British house prices fell for a third consecutive month in May for the first time since 2009, according to a survey, that underlines the housing market’s slowdown since last year’s Brexit vote.
House prices fell 0.2% month-on-month in May, compared with a 0.4% drop in April, mortgage lender Nationwide said.
Year-on-year, house prices were up 2.1%, marking the weakest annual growth since June 2013 and slowing from growth of 2.6% in April.
With the UK just a week away from a general election, the figures added to signs that they are reining back spending in the face of higher inflation fuelled by rising energy costs and the weakened pound since the vote for Brexit.
“It is still early days, but [the survey] provides further evidence that the housing market is losing momentum,” said Robert Gardner, Nationwide chief economist. “Moreover, this may be indicative of a wider slowdown in the household sector, though data continues to send mixed signals in this regard.”
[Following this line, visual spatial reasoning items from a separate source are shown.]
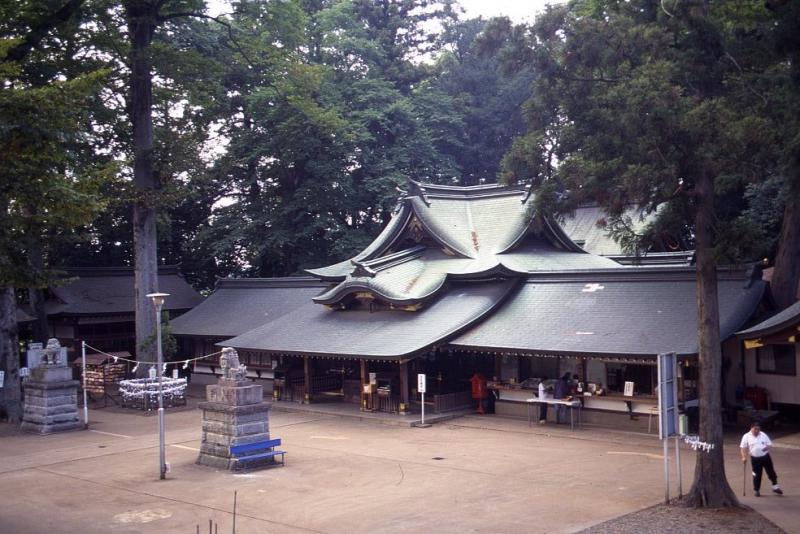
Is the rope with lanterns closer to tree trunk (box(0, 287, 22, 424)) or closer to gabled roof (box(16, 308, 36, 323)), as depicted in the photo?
Result: tree trunk (box(0, 287, 22, 424))

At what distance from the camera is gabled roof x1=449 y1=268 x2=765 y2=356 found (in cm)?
2164

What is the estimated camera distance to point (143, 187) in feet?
104

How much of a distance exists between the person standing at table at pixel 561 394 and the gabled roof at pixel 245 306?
1442 centimetres

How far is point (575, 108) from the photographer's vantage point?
16.1m

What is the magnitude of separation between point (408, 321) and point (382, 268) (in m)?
3.48

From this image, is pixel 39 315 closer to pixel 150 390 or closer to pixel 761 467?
pixel 150 390

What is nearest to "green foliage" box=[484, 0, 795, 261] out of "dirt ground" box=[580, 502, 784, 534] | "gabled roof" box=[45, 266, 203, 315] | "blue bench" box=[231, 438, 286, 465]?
"dirt ground" box=[580, 502, 784, 534]

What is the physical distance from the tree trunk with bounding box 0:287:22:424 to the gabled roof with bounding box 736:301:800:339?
24.0 m

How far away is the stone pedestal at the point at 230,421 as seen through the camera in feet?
62.8

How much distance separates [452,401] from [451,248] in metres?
6.77

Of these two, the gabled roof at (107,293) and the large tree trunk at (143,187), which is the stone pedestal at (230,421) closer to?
the large tree trunk at (143,187)

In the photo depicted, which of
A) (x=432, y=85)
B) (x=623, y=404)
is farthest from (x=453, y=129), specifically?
(x=623, y=404)

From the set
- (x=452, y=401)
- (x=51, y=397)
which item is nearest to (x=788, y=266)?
(x=452, y=401)

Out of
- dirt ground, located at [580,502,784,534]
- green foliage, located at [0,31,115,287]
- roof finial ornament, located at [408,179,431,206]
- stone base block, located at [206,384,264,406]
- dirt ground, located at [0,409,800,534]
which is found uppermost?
roof finial ornament, located at [408,179,431,206]
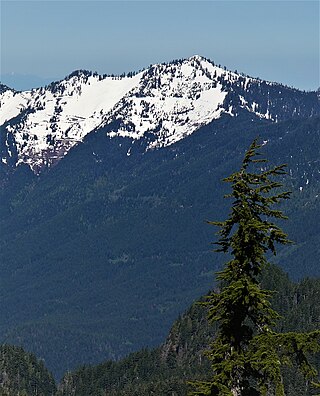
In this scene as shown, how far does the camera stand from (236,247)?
34.3m

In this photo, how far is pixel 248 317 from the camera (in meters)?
34.0

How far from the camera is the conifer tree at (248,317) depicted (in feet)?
106

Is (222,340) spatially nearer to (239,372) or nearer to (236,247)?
(239,372)

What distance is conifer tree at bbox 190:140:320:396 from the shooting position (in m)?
32.4

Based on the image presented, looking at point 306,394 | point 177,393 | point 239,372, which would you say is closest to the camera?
point 239,372

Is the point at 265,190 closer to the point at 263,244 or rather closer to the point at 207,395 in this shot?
the point at 263,244

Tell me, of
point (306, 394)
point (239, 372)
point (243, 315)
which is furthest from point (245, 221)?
point (306, 394)

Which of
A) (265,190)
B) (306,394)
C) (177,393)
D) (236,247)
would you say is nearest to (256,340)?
(236,247)

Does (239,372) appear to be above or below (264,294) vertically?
below

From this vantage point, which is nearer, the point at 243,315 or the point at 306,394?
the point at 243,315

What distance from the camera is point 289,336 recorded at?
32.3 metres

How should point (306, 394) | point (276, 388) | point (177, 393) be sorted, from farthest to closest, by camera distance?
point (177, 393)
point (306, 394)
point (276, 388)

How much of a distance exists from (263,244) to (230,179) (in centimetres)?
285

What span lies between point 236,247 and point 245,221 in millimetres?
1066
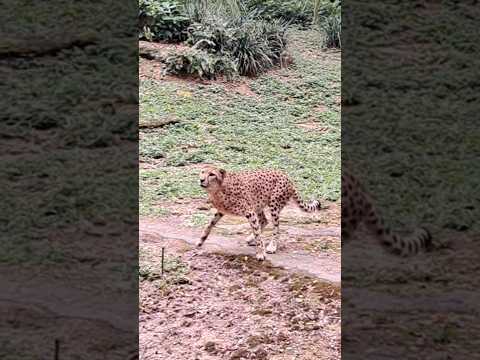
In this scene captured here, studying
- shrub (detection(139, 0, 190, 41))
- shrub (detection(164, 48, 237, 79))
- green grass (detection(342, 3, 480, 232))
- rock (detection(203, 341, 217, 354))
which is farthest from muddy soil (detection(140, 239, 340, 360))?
shrub (detection(139, 0, 190, 41))

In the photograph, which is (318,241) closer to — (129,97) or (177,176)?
Answer: (177,176)

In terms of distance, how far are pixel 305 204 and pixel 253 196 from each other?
196 millimetres

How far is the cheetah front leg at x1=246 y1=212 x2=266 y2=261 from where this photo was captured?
1779 millimetres

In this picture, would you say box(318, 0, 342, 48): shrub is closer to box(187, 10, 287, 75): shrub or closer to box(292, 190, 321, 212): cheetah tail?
box(187, 10, 287, 75): shrub

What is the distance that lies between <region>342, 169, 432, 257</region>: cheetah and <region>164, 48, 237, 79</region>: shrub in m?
1.74

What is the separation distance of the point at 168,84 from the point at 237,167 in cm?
64

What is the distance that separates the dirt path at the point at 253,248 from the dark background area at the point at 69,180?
0.74m

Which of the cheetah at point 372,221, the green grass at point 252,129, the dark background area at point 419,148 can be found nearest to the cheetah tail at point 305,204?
the green grass at point 252,129

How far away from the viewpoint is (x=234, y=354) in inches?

Investec economist Victoria Clarke said the Nationwide figures were consistent with fading household spending power, with retail sales also weakening this year in spite of robust consumer confidence.
“Our suspicion is that the housing market will continue to remain subdued,” Ms Clarke said.
Meanwhile, investors who bought apartments on the south bank of London’s River Thames hoping to flip them for a quick profit face falling values and declining premiums for new homes. An oversupply of new properties in districts stretching from Tower Bridge to Battersea Bridge produced some of the city’s biggest annual price declines in March.